BILLINGS — It’s hard to find a flaw in Lindsey Hein’s game, but her Forsyth girls basketball coach, Rian Pinkerton, has heard one nitpick: she could be tougher.
Pinkerton disagrees. He sees what they don’t, such as the scratches and bruises on Hein’s arms after games.
“You just don’t realize the toll she takes,” Pinkerton tells the critics.
Hein, who stands 6-foot-6, averaged about 20 points and 10 rebounds per game last season as a junior while shooting almost 60% from the field and setting Forsyth’s single-season girls blocked shots record. The two-time all-state player helped the Dogies win their first state title in program history (albeit shared), and she’ll play for Montana State next year.
Hein wasn’t always the most coordinated player or a great shooter, and she didn’t love basketball for most of her childhood. That changed a few years ago, leading to a level of improvement that turned her into one of Montana’s best players.
“I don’t think I’ll ever see another girl that has the work ethic that she has,” Pinkerton told The Billings Gazette and 406mtsports.com. “Yeah, she’s 6-6, but with that 6-6 comes the endless amount of work that makes her game better.”
Hein made about 25,000 shots during practice sessions in the time between last basketball season and the start of this volleyball season. That amounts to about 150 makes per day, but she hasn’t shot hoops every day, so the per-practice number is more in the 200-300 range.
Shooting is one of many areas Hein works on year-round for hours a day. She also follows an intensive weightlifting routine, and she can be seen jogging around Forsyth throughout the year, sometimes even during volleyball and basketball season.
Pinkerton can only think of a couple athletes he’s ever seen with a work ethic that rivals Hein’s. He credits her parents, based in part on the similar traits displayed by Hein’s siblings, Pinkerton said.
Growing up, Hein put most of her athletic energy into volleyball. She enjoyed scoring and blocking a little bit more in volleyball than in basketball, and she felt like rebelling a littel against her mother, Terri, who was her childhood basketball coach.
People as tall as Hein often get nudged into playing basketball early, fueling the notion that tall players don’t enjoy the game as much as shorter ones. The truth of that stereotype is difficult to measure, but Hein said it was the case with her, and it partially explains why she preferred volleyball.

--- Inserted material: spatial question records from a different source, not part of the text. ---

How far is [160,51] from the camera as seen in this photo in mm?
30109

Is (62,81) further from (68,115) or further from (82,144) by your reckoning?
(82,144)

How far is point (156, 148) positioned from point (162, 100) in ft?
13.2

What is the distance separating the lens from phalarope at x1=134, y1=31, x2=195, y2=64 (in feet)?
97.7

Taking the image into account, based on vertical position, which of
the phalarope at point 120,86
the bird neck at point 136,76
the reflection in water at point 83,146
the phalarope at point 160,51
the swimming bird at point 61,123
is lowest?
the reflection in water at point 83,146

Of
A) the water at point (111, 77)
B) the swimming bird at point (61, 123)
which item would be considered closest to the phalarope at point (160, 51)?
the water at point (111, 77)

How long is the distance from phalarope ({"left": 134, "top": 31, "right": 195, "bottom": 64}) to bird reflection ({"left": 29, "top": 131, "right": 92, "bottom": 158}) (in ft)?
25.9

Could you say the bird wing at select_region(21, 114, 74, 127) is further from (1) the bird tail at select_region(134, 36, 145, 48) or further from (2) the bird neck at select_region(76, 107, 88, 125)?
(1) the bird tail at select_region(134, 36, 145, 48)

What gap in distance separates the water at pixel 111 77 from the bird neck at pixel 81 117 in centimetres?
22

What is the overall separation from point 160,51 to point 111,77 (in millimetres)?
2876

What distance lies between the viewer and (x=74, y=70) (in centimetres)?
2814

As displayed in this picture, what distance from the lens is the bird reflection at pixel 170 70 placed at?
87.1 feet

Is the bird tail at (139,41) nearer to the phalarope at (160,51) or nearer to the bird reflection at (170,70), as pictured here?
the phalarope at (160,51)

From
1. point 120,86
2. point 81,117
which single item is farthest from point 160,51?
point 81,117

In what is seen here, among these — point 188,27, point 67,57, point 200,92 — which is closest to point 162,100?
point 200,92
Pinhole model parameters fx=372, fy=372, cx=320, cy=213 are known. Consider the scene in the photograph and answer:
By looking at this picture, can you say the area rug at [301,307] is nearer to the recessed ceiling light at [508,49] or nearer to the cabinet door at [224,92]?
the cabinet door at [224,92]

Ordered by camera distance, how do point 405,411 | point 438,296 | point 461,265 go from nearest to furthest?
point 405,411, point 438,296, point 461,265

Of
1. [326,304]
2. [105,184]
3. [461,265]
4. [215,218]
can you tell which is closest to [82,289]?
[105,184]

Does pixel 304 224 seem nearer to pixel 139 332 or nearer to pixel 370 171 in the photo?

She gave people reasons to question her toughness.
“I didn't really like the physicality of (basketball) because I was really uncoordinated and skinny,” she said.
Hein still loves volleyball, and she was an all-state player this past season. But as her high school career progressed, her passion for basketball blossomed.
“I started to grow into my body more and get more coordinated,” Hein said. “I knew I wanted to go Division I, but I always thought it was going to be volleyball probably until my freshman year. After my freshman season, I started getting recruited for basketball Division I, so that's when I realized, ‘I really can do this.’”
Pinkerton was never worried about Hein’s hoops dedication. Still, he’s been amazed by her development the past four years.
Naturally, Hein is a great rebounder and shot blocker, but she’s also skilled in the post and can hit jump shots with ease (her free-throw percentage last season was 82%). She makes smart plays and moves well, especially for the tallest player on the court.
“She puts herself in the physical shape to where she can play most of the game. You don’t see a lot of big players who can do that,” Pinkerton said. “Without the time she’s put in, she’d be a good college prospect. But because of the time she’s put it, she’s a good DI prospect.”
Hein, who has a 3.95 GPA, said she received offers from the basketball programs at MSU, Montana, Iowa State, Nebraska and North Dakota State. Staying close to home played a major role in her decision to choose the Bobcats.
“We’re excited to have one of the best players in the state representing us in the blue and gold,” MSU coach Tricia Binford said in a press release after Hein signed last month. “She has great versatility with the ability to post up, face up, and will excel in the high-low/ball screen offense. … On the defensive end, Lindsey’s length can really disrupt shots, which will help us get out quickly in our transition game.
“This young lady is going to be a matchup nightmare and will continue to get better and better.”
Now that her college future is sealed, Hein plans to “go out and play and enjoy my last year,” she said. She’s also motivated to give Forsyth its first outright state title in program history.
COVID-19 caused last season’s state basketball tournaments to be canceled with one day left. As a result, Forsyth shared the Class B crown with Missoula Loyola.
The Dogies graduated six players from the 2019-20 roster, including all-conference selections Jordan Cookman and Roxanne Keefer, so more responsibility will likely fall on Hein. It’s a burden she’s capable of shouldering.
“I never really expected myself to be in this spot because I didn't really like basketball that much,” Hein said. “Looking back on it, it's surreal. The way last year ended and everything, I think there'd be no better way to go out than to win a state championship with other seniors on my team and the other girls. I wouldn't feel like it was completed unless we went out that way.”